> _EXERCISE DETAILS_
Look for the string "Zealand" in the material below. Copy every line where you find it.

################

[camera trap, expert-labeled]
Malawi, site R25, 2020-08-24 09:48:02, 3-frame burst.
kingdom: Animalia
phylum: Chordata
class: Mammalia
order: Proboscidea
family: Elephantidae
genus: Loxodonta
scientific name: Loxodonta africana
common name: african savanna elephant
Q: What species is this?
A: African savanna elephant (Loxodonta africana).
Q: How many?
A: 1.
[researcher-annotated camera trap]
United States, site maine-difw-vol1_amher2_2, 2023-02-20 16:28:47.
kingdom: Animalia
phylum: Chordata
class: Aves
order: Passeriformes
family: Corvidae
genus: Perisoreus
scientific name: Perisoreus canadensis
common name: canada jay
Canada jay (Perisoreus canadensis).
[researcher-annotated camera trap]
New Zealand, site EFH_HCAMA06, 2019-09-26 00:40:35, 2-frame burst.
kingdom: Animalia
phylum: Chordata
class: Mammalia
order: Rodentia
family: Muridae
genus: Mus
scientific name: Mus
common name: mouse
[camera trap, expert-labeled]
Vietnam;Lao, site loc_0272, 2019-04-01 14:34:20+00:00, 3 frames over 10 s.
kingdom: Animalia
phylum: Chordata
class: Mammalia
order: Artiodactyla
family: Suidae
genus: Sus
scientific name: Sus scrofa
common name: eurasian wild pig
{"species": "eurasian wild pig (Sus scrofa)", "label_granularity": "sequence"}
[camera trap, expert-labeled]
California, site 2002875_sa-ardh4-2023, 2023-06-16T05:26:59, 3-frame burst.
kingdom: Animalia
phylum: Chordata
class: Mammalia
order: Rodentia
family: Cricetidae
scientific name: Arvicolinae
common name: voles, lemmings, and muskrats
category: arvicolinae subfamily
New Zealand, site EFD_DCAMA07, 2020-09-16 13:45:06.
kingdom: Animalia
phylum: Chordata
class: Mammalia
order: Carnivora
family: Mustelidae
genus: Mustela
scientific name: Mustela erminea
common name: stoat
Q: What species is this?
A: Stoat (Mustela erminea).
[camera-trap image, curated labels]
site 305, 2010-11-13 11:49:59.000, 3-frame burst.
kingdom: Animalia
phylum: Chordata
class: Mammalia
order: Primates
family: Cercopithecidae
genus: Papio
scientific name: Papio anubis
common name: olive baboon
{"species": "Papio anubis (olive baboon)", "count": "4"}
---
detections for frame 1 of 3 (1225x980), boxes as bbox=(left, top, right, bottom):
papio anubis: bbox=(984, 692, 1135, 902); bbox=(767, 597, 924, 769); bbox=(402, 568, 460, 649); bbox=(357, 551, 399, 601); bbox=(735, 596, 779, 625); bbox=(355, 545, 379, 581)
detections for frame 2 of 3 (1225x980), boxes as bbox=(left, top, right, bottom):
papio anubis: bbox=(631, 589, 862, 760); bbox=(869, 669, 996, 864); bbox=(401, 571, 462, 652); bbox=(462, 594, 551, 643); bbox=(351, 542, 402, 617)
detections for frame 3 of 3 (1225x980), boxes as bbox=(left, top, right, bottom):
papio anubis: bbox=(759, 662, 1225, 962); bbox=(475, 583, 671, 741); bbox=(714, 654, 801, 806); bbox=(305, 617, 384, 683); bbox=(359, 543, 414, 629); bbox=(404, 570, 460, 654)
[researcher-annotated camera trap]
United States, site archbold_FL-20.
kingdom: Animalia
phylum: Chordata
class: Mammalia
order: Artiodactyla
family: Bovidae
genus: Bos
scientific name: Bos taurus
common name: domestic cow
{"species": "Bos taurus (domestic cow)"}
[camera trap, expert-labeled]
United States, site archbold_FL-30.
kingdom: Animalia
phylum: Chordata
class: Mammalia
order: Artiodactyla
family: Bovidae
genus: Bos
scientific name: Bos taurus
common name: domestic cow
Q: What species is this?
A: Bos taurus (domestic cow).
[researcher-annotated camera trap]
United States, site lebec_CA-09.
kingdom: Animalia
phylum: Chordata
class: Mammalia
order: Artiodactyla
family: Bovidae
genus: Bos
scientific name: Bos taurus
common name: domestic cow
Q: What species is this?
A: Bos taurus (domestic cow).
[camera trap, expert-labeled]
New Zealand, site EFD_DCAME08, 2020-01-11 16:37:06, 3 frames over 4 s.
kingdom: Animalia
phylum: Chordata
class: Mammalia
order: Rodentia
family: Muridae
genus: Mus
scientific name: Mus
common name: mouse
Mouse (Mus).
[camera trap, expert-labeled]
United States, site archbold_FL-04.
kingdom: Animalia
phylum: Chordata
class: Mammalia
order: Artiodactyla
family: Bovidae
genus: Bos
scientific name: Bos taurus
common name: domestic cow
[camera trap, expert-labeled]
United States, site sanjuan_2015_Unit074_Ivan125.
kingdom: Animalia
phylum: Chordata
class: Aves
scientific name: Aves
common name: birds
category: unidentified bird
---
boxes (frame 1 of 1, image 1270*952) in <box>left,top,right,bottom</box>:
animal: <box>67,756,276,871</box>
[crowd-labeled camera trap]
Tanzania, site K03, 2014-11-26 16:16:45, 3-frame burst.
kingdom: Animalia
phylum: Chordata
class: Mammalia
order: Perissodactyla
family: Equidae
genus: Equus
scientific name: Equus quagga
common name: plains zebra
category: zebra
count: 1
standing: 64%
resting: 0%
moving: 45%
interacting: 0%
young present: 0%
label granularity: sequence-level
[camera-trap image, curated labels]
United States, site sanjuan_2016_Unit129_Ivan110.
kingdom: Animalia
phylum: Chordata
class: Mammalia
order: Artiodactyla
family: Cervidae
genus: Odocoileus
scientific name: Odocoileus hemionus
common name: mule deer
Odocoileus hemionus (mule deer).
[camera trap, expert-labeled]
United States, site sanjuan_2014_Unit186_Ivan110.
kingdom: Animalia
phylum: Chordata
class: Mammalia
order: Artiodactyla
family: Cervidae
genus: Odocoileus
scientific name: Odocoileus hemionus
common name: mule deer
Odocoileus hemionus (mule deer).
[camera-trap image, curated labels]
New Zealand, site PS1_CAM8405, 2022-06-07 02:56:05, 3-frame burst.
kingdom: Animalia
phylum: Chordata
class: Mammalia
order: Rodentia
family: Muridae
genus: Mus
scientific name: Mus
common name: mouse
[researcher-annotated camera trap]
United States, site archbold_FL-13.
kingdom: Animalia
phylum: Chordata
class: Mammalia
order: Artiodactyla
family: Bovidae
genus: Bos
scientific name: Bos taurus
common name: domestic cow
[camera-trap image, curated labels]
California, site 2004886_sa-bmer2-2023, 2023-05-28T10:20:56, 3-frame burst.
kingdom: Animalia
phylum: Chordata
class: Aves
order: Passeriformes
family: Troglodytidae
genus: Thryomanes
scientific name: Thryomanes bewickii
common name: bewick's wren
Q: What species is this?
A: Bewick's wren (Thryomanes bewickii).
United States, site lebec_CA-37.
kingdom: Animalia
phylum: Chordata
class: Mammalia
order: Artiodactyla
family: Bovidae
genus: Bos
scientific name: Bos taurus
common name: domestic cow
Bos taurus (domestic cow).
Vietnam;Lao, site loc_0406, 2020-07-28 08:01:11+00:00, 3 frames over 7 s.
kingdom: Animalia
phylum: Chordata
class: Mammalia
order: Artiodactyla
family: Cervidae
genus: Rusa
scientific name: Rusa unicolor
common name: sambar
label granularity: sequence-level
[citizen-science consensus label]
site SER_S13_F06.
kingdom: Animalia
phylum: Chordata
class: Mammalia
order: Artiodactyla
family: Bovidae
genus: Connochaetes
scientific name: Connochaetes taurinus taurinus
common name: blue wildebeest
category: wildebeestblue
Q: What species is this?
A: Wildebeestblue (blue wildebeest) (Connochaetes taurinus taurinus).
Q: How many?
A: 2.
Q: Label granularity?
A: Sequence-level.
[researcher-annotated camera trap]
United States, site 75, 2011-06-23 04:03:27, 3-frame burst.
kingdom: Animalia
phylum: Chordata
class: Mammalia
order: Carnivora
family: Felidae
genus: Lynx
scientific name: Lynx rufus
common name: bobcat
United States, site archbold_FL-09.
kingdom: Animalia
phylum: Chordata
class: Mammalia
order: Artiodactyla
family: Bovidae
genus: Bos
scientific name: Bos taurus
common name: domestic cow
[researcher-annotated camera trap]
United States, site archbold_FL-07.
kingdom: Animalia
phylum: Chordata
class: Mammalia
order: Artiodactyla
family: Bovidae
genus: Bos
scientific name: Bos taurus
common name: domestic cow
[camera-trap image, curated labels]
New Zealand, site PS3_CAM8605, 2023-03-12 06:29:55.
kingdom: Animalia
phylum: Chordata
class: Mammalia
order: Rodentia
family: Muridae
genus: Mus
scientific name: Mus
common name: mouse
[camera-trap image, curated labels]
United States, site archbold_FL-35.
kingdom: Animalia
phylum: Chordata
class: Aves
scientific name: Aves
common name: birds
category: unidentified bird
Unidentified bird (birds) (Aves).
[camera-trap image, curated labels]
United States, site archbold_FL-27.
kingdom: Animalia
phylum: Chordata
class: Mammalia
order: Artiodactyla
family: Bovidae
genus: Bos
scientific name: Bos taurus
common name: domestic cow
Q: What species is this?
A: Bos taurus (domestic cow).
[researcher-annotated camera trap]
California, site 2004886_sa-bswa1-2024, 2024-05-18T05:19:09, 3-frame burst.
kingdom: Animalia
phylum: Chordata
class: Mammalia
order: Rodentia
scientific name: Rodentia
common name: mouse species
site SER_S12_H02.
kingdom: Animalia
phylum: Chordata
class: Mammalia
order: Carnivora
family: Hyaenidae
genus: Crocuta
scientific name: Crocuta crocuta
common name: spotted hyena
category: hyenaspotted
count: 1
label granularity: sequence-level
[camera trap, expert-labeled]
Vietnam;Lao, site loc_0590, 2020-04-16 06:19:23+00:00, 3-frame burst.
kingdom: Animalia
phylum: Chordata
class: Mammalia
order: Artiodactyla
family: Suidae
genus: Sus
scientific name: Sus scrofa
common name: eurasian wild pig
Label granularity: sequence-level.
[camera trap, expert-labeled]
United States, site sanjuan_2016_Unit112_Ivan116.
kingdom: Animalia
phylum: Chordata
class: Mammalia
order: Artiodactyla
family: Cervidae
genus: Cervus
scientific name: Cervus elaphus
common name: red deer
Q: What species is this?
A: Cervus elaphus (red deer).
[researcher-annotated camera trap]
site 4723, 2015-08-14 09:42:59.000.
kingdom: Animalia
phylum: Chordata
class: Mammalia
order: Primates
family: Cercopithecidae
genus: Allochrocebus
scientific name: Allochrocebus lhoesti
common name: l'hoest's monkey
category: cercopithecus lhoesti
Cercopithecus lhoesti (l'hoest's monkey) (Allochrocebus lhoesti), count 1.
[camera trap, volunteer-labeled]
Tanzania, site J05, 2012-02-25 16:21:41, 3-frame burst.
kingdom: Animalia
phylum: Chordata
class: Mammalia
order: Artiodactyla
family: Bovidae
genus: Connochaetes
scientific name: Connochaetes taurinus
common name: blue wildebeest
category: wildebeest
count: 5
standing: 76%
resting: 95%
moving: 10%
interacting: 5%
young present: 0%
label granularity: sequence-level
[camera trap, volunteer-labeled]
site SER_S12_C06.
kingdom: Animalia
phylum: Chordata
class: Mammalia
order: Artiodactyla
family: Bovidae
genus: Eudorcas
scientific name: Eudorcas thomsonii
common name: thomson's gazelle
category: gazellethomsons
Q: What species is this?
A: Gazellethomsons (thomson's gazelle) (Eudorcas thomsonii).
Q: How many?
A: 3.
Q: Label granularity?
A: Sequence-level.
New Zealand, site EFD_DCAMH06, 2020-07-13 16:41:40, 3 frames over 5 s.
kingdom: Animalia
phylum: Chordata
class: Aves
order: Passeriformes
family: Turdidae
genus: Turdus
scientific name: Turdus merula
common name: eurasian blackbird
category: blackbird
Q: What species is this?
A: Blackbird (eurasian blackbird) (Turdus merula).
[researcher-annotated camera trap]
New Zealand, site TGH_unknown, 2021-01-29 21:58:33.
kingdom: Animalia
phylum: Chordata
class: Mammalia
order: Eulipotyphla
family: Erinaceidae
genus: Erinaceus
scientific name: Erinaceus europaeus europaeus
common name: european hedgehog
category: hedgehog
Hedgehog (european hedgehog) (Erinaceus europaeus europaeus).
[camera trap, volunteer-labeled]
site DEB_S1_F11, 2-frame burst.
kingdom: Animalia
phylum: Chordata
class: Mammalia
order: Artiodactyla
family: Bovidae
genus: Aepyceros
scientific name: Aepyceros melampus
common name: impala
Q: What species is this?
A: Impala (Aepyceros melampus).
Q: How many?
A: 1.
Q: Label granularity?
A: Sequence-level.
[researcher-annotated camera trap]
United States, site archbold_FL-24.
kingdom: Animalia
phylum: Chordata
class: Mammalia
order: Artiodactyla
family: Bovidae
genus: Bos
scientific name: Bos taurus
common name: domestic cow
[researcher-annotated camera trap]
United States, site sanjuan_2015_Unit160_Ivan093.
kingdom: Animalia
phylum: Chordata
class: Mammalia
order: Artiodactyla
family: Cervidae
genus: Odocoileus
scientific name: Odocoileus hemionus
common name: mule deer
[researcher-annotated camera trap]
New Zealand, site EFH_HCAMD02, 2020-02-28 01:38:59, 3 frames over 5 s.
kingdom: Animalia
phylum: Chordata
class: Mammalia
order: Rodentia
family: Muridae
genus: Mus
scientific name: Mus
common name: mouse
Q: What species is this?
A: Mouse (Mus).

################

> _SOLVED EXERCISE_
New Zealand, site EFH_HCAMA06, 2019-09-26 00:40:35, 2-frame burst.
New Zealand, site EFD_DCAMA07, 2020-09-16 13:45:06.
New Zealand, site EFD_DCAME08, 2020-01-11 16:37:06, 3 frames over 4 s.
New Zealand, site PS1_CAM8405, 2022-06-07 02:56:05, 3-frame burst.
New Zealand, site PS3_CAM8605, 2023-03-12 06:29:55.
New Zealand, site EFD_DCAMH06, 2020-07-13 16:41:40, 3 frames over 5 s.
New Zealand, site TGH_unknown, 2021-01-29 21:58:33.
New Zealand, site EFH_HCAMD02, 2020-02-28 01:38:59, 3 frames over 5 s.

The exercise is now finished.